Sul passaggio dall’Imu alla Tassa sui servizi locali (Tasi) i conti per i comuni non tornano. A certificarlo (dopo i dubbi sollevati dal servizio studi della camera, si veda ItaliaOggi di ieri) è uno studio dell’Ifel, la Fondazione per la finanza locale dell’Anci. Per garantire l’applicazione delle stesse detrazioni previste dall’Imu (che consentivano ad almeno il 30% delle abitazioni principali, quelle con rendita catastale inferiore a 370 euro, di non pagare nulla) servirebbero almeno 1,2 miliardi (un miliardo per la detrazione base e 200 milioni per gli sconti per i figli a carico). E invece la legge di stabilità garantisce solo 500 milioni ai sindaci.

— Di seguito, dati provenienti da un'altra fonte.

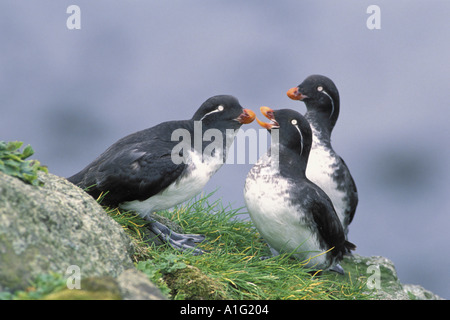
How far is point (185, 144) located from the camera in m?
6.45

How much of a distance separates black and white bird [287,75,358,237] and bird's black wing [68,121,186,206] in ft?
6.47

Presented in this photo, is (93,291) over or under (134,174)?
under

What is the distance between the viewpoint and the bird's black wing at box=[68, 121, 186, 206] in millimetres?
6109

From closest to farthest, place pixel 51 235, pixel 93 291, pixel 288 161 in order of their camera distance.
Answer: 1. pixel 93 291
2. pixel 51 235
3. pixel 288 161

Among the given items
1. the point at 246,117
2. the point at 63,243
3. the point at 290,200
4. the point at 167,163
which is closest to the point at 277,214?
the point at 290,200

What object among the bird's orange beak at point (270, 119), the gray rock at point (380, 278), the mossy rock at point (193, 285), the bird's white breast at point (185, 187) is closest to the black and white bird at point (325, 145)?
the gray rock at point (380, 278)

Inoltre, i margini di manovra sulle aliquote sono ridottissimi sia sull’abitazione principale che sugli altri immobili. I comuni che hanno spinto l’Imu prima casa oltre il 5,3 per mille (sono 257, di cui 20 capoluoghi di provincia, pari a 8,1 milioni di abitanti) avranno le mani legate e non potranno disporre di sufficiente leva fiscale per vedere garantite le stesse risorse del 2013. Poiché, aggiugendo all’aliquota Imu 2013 quella base della Tasi (1 per mille) sforerebbero il tetto del 6 per mille che costituisce l’aliquota massima che la nuova Tasi non può superare per la prima casa. Tanto più che per il 2014 si prevede che la soglia massima per l’abitazione principale non possa essere superiore al 2,5 per mille. Quanto alle seconde case, i comuni potranno applicare l’1 per mille della Tasi solo se hanno deliberato un’aliquota non superiore al 9,6 per mille.

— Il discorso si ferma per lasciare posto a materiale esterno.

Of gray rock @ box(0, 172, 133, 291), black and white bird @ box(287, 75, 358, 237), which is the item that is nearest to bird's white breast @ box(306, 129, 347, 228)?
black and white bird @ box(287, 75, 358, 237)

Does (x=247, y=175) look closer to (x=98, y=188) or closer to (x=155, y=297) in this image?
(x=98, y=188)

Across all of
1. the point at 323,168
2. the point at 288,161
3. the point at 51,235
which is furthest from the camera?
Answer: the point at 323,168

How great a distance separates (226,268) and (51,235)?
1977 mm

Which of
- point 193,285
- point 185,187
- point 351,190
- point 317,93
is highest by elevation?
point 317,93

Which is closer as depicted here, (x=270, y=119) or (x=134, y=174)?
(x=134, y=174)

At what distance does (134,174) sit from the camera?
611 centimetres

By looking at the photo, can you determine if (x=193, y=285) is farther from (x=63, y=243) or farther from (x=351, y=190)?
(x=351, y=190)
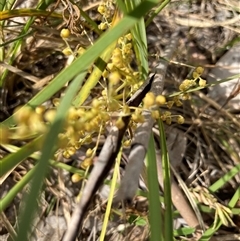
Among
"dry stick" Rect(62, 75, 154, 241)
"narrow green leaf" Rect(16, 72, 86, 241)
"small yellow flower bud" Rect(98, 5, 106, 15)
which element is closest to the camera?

Perché, in caso contrario, sforerebbero anche in questo caso la barriera impositiva prevista per questa tipologia abitativa che è il 10,6 per mille. Questo significa che in 992 comuni (di cui 55 capoluoghi di provincia) pari a 22 milioni di abitanti, in cui l’Imu sulle seconde case è già al 10,6 per mille, la Tasi dovrà essere zero. L’effetto combinato di questi ristretti ambiti di manovra porta ad affermare che i comuni che hanno portato l’aliquota Imu prima casa oltre il 5 per mille e hanno l’aliquota altri immobili vicina al 10,6 per mille perderanno risorse rispetto al 2013. Si tratta di 262 enti pari a 8,4 milioni di abitanti. Mentre conserveranno gli introiti 2013 solo i comuni che hanno fissato l’aliquota prima casa entro il 5 per mille e quella sulle seconde case non oltre il 9,6 per mille.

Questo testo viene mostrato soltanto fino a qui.